If a cyst is painful, it can help to soak it in a shallow, warm bath for up to 15 minutes.

For the best results, a person should do this several times a day for 3 or 4 consecutive days.

A person can also hold a warm flannel against the affected area and take oral painkillers can at the same time.

Antibiotics and painkillers

Doctors do not routinely prescribe antibiotics for Bartholin’s gland cysts. Broad-spectrum antibiotics are useful if the cyst turns into an abscess or if cellulitis is present.

Antibiotics have not been shown to prevent the cysts from coming back. People can take painkillers if the pain is severe.

Gland removal

If cyst recurrence is an issue, doctors can surgically remove the Bartholin’s duct glands. This surgery takes place under general anesthetic and takes about an hour.

Doctors may recommend surgery for people over the age of 40 who have newly developed cysts. The reason for this is that vulvar cancer can cause lesions in this area, so any new ones should be examined in the lab. Postmenopausal women are most likely to develop this form of cancer.
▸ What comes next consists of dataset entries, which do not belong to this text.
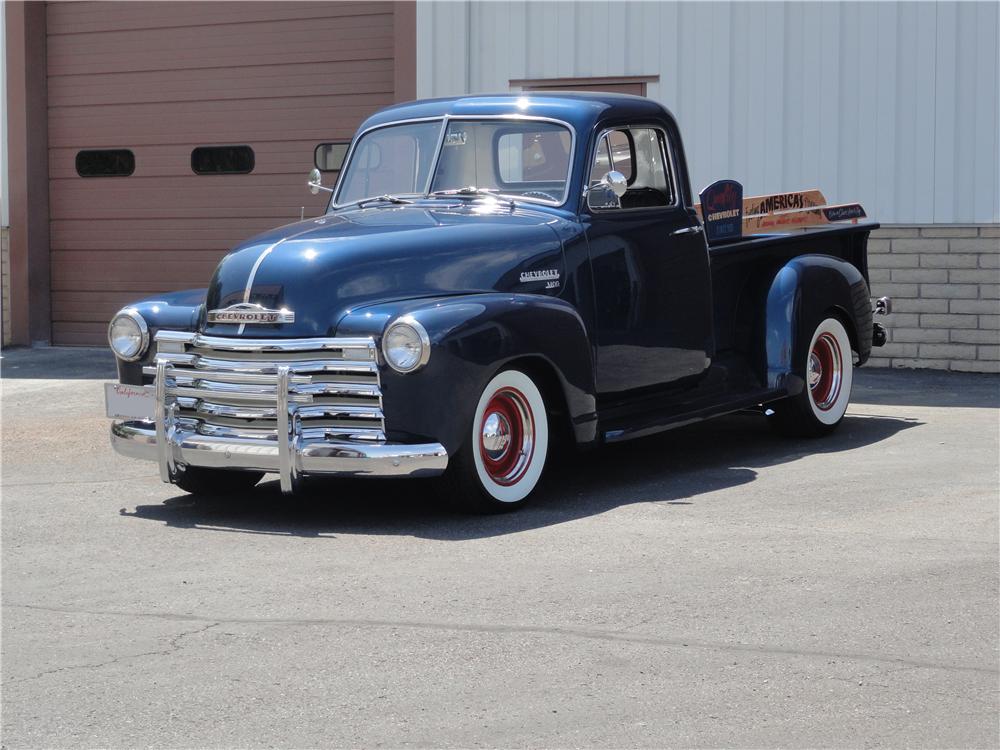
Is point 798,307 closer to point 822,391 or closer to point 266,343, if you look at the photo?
point 822,391

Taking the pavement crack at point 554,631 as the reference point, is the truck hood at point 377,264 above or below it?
above

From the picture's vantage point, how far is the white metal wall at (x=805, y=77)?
38.4ft

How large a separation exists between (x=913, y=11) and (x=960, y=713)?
9059mm

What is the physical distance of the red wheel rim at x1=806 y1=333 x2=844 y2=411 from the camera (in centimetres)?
875

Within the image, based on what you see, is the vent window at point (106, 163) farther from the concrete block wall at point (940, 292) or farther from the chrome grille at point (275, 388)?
the chrome grille at point (275, 388)

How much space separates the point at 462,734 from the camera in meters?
3.69

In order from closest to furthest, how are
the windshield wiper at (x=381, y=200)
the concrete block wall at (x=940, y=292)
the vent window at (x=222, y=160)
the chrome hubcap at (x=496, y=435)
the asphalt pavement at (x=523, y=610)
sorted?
the asphalt pavement at (x=523, y=610) → the chrome hubcap at (x=496, y=435) → the windshield wiper at (x=381, y=200) → the concrete block wall at (x=940, y=292) → the vent window at (x=222, y=160)

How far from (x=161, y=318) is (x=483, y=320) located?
1662mm

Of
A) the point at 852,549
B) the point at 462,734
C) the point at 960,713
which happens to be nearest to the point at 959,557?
the point at 852,549

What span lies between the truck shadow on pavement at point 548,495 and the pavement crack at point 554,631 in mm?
1313

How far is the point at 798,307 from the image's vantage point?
27.3 ft

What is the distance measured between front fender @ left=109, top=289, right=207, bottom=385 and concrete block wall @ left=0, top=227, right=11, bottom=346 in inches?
303

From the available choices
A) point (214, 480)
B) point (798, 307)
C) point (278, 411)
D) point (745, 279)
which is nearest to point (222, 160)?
point (745, 279)

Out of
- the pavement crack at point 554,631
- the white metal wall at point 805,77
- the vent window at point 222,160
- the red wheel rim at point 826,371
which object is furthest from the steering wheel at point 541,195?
the vent window at point 222,160
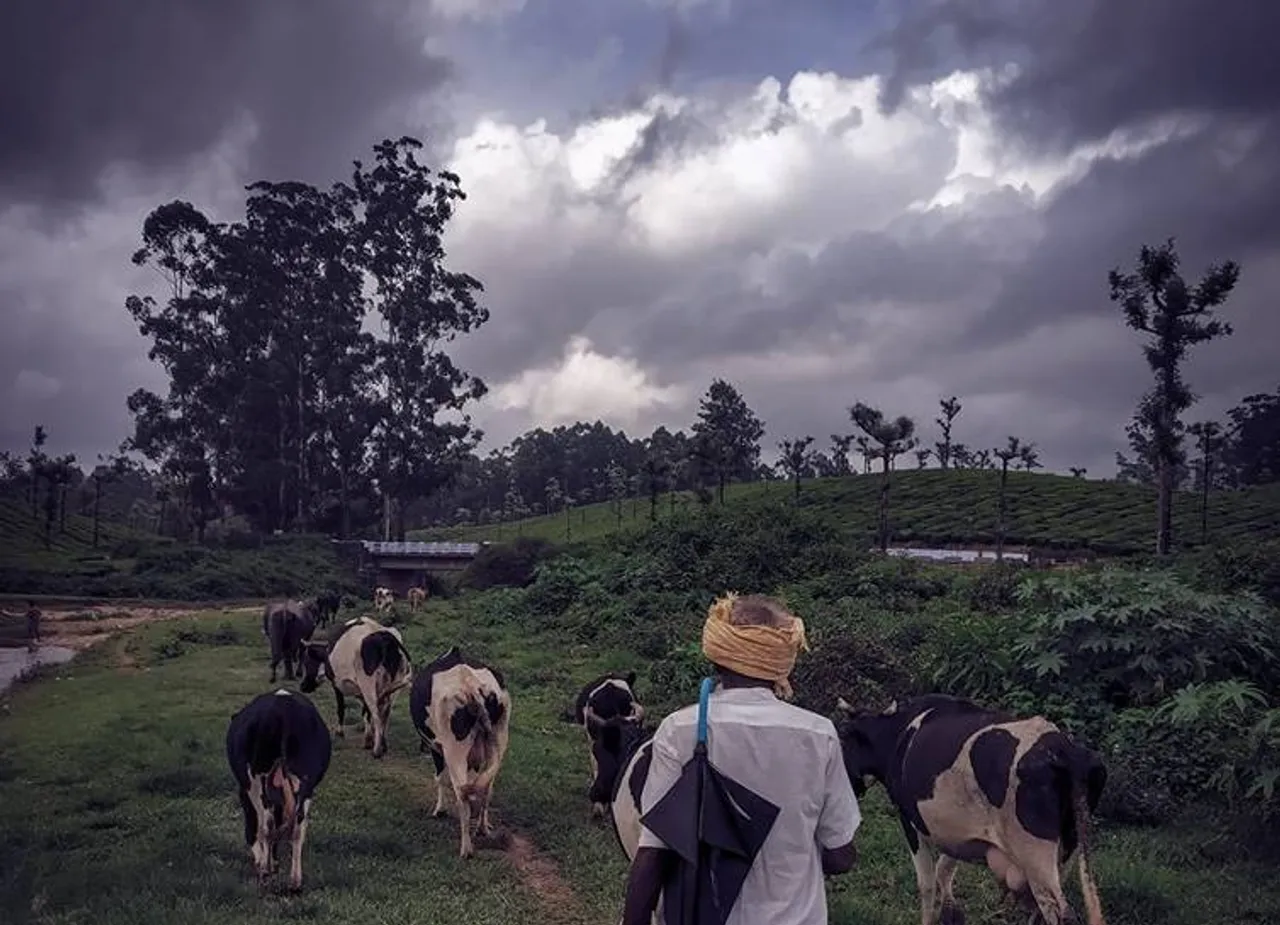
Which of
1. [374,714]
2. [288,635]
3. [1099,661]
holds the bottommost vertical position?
[374,714]

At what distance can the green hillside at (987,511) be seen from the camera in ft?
182

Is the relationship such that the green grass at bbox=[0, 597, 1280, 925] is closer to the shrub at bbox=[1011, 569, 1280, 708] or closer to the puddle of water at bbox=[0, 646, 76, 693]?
the shrub at bbox=[1011, 569, 1280, 708]

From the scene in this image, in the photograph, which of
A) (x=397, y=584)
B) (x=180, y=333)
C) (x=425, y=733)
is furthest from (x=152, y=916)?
(x=180, y=333)

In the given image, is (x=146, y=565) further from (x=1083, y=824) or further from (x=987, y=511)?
(x=987, y=511)

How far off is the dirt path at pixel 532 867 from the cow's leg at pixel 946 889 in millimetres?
2804

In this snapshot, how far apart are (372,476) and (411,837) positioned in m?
54.3

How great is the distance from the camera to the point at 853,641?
56.5 feet

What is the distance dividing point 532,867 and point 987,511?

Around 1 in every 50 women will develop a Bartholin’s cyst or abscess. Sexually active women aged between 20 and 30 are most likely to develop them. Not all of these women will require marsupialization, however.

Marsupialization is an effective treatment. A systematic review of studies reported no recurrences of Bartholin’s cysts following marsupialization on 70 people who researchers followed for 1 month after the procedure.